-- START Exercise input --
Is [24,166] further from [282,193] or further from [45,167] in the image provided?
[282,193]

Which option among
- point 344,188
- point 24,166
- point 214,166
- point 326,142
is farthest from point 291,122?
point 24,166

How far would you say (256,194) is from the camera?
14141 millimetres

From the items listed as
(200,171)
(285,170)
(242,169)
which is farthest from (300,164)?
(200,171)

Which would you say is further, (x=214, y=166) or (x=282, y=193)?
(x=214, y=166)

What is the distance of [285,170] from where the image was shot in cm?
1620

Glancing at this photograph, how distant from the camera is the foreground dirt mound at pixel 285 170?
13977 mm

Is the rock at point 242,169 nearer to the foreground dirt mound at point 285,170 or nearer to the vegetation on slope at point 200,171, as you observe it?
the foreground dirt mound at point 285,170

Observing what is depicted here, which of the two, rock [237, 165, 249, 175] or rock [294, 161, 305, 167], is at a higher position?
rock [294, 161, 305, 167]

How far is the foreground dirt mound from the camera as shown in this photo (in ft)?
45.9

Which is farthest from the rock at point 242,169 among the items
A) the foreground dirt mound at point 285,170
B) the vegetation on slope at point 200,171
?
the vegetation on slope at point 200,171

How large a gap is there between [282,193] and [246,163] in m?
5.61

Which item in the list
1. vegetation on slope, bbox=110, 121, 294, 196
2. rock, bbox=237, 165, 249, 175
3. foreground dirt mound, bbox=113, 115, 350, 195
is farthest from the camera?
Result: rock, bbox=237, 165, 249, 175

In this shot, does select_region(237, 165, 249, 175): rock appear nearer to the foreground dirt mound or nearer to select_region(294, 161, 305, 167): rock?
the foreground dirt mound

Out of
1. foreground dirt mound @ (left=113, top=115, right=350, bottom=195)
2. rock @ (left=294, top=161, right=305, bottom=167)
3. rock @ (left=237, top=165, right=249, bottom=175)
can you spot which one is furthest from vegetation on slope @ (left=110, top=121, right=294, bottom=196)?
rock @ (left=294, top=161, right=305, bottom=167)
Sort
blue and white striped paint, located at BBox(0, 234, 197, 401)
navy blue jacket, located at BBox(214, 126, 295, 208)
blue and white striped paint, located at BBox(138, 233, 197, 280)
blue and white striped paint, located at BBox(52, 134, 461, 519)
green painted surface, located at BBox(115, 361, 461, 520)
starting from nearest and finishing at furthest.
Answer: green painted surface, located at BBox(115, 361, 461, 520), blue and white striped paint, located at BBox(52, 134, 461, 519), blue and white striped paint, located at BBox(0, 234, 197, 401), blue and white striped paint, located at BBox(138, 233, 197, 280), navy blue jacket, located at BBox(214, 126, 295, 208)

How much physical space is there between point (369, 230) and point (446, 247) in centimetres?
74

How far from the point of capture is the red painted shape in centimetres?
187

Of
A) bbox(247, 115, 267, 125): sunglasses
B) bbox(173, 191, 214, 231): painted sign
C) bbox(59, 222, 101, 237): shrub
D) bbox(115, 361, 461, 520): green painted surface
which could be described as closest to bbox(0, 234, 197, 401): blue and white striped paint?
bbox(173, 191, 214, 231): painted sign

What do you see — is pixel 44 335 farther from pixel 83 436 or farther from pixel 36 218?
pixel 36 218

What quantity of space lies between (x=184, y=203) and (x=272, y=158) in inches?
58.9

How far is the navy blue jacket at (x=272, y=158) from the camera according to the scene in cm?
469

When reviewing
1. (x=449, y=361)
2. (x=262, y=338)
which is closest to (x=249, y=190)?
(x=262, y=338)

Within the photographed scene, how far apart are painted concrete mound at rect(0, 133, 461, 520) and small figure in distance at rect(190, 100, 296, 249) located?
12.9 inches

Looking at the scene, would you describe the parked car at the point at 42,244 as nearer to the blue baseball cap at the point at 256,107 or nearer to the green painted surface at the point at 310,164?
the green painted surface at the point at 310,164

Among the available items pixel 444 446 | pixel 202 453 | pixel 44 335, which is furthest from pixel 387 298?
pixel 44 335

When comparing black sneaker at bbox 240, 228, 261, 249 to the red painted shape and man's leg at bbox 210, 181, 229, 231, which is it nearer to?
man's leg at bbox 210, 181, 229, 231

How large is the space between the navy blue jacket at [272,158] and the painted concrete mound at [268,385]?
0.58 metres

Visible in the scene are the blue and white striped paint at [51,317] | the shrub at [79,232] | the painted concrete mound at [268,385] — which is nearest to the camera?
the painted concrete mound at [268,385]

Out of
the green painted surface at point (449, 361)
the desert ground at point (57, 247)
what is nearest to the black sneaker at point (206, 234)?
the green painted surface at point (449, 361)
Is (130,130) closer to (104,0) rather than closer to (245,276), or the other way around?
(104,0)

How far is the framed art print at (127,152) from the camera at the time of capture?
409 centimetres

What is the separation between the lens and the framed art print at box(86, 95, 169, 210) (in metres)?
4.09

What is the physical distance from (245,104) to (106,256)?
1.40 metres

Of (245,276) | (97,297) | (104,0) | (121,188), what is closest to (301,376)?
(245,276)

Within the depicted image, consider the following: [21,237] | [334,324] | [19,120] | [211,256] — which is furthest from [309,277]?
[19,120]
-- END Exercise input --
Task prompt. Reproduce the records above word for word, covering everything from the line containing "How large a" down to the line containing "Result: rock, bbox=237, 165, 249, 175", with both of those lines included.

Task output.
How large a gap is there between [282,193] and [246,163] in m?
5.61

Which item in the list
1. vegetation on slope, bbox=110, 121, 294, 196
2. rock, bbox=237, 165, 249, 175
3. foreground dirt mound, bbox=113, 115, 350, 195
is farthest from the camera?
Result: rock, bbox=237, 165, 249, 175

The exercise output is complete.